Problem to work on
Starting with the line that contains "John Pillow (Pilon)</a></b></td>", copy every remaining line of the data below exactly, the last one included.

(Stored entries)
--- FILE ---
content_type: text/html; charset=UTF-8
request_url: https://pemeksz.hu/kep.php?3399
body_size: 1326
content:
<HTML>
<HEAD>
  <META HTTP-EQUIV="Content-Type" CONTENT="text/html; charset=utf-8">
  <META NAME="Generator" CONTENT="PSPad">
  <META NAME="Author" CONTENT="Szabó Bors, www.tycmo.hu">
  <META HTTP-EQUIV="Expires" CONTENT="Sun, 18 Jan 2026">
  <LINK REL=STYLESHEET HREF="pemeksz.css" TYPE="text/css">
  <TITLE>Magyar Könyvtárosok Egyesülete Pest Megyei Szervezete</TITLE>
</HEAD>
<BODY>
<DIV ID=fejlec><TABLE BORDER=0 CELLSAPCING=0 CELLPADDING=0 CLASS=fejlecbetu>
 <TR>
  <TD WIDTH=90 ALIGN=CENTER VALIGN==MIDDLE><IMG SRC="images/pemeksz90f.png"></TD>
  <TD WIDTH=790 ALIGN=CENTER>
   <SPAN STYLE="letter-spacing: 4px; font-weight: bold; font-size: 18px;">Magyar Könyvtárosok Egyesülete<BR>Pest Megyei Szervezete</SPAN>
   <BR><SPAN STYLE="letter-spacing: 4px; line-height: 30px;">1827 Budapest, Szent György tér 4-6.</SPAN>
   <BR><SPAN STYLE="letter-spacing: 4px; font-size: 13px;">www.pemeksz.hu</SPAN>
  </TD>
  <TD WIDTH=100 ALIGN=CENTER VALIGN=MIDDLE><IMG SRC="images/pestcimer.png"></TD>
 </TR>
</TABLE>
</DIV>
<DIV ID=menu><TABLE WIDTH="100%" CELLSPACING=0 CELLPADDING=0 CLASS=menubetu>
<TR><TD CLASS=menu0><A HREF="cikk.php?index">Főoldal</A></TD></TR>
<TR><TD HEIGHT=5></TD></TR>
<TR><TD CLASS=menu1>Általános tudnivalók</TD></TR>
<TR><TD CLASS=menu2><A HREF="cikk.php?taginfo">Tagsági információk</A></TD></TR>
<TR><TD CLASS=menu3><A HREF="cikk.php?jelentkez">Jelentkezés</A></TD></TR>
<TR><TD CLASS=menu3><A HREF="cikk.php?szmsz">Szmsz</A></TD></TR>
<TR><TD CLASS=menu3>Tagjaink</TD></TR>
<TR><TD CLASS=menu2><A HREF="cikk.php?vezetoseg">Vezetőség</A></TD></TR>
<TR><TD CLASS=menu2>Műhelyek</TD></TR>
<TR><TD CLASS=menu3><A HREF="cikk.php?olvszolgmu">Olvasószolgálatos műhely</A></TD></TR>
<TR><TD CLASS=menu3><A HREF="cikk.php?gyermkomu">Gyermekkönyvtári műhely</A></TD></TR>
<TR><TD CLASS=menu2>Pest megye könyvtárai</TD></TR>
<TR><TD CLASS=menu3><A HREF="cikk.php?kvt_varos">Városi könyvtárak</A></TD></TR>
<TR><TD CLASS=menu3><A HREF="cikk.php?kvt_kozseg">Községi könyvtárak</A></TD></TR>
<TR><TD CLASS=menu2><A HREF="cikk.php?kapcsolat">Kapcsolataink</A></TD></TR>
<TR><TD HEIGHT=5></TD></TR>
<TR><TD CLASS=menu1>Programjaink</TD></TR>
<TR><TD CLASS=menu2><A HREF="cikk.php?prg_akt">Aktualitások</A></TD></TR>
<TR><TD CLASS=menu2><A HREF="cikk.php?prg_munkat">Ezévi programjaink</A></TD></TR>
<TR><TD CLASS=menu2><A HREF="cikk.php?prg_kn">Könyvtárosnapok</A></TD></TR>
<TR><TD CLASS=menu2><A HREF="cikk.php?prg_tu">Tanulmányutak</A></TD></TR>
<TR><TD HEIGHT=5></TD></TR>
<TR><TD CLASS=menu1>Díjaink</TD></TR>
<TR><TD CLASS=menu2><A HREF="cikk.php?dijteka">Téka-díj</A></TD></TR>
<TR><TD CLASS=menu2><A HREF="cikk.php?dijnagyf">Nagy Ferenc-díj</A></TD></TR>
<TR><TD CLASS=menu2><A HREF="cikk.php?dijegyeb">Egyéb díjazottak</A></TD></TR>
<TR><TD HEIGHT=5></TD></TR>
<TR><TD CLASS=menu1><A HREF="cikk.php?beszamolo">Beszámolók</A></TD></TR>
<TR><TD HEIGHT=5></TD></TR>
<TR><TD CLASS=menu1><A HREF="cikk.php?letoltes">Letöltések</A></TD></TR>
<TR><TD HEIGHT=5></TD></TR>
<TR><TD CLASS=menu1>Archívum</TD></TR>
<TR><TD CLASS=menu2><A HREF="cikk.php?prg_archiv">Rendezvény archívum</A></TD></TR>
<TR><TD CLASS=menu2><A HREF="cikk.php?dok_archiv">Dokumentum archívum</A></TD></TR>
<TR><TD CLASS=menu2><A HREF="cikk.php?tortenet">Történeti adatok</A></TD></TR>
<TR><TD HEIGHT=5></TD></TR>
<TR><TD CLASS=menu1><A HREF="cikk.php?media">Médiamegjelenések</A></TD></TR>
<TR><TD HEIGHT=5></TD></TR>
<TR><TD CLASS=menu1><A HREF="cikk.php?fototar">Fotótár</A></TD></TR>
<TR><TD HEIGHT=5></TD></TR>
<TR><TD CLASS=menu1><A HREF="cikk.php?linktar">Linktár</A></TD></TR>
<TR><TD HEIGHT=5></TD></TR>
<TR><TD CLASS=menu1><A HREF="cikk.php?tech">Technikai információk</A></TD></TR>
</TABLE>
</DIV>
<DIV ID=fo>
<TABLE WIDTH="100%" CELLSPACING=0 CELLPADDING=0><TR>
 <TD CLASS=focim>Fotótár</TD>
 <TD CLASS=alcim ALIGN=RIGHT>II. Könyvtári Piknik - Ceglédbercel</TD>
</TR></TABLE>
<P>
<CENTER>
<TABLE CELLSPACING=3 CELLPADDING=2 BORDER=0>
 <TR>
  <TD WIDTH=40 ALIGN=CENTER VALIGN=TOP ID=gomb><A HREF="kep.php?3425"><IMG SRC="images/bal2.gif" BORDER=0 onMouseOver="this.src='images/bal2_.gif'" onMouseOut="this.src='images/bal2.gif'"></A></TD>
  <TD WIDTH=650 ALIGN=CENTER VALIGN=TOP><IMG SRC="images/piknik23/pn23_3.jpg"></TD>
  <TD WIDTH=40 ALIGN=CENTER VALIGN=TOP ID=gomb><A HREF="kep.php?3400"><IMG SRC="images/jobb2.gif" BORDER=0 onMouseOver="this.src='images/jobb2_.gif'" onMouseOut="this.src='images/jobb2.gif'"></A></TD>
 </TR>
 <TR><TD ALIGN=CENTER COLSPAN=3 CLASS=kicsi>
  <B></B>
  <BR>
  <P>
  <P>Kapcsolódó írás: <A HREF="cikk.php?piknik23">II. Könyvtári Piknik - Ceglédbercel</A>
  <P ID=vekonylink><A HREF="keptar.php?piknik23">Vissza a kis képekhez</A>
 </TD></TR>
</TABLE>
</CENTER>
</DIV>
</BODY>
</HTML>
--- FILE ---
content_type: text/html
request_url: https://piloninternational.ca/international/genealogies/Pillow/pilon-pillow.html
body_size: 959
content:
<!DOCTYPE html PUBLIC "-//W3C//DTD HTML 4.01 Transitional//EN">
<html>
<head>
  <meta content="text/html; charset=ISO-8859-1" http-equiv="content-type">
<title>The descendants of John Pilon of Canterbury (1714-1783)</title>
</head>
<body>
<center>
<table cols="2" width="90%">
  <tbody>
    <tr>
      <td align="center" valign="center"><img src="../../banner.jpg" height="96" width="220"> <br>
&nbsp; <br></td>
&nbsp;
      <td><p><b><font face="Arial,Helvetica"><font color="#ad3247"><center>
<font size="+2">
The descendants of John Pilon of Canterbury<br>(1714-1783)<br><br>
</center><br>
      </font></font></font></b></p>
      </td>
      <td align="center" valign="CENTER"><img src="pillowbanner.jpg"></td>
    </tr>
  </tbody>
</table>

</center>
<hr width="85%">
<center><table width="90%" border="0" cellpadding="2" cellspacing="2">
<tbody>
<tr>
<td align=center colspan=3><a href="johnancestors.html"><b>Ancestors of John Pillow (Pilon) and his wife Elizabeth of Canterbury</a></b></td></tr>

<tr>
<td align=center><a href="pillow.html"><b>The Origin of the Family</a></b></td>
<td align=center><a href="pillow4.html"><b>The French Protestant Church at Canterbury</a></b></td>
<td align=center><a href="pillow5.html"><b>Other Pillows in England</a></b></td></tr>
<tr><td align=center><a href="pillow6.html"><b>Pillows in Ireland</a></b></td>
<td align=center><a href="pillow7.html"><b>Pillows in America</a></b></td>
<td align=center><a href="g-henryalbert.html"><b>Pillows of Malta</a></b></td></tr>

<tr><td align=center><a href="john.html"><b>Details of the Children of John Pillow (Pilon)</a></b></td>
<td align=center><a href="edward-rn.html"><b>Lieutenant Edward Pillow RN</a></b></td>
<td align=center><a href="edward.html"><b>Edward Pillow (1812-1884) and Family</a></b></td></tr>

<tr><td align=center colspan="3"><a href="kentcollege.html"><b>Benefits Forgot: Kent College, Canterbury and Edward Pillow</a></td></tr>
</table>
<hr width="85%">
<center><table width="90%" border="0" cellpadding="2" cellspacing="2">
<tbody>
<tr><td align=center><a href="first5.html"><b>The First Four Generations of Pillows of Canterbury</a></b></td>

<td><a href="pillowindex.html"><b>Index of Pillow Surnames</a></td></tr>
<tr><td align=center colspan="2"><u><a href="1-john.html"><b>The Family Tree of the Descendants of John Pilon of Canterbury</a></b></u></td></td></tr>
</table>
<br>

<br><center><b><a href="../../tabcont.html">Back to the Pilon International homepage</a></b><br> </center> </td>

Solved exercise
<tr><td align=center><a href="john.html"><b>Details of the Children of John Pillow (Pilon)</a></b></td>
<td align=center><a href="edward-rn.html"><b>Lieutenant Edward Pillow RN</a></b></td>
<td align=center><a href="edward.html"><b>Edward Pillow (1812-1884) and Family</a></b></td></tr>

<tr><td align=center colspan="3"><a href="kentcollege.html"><b>Benefits Forgot: Kent College, Canterbury and Edward Pillow</a></td></tr>
</table>
<hr width="85%">
<center><table width="90%" border="0" cellpadding="2" cellspacing="2">
<tbody>
<tr><td align=center><a href="first5.html"><b>The First Four Generations of Pillows of Canterbury</a></b></td>

<td><a href="pillowindex.html"><b>Index of Pillow Surnames</a></td></tr>
<tr><td align=center colspan="2"><u><a href="1-john.html"><b>The Family Tree of the Descendants of John Pilon of Canterbury</a></b></u></td></td></tr>
</table>
<br>

<br><center><b><a href="../../tabcont.html">Back to the Pilon International homepage</a></b><br> </center> </td>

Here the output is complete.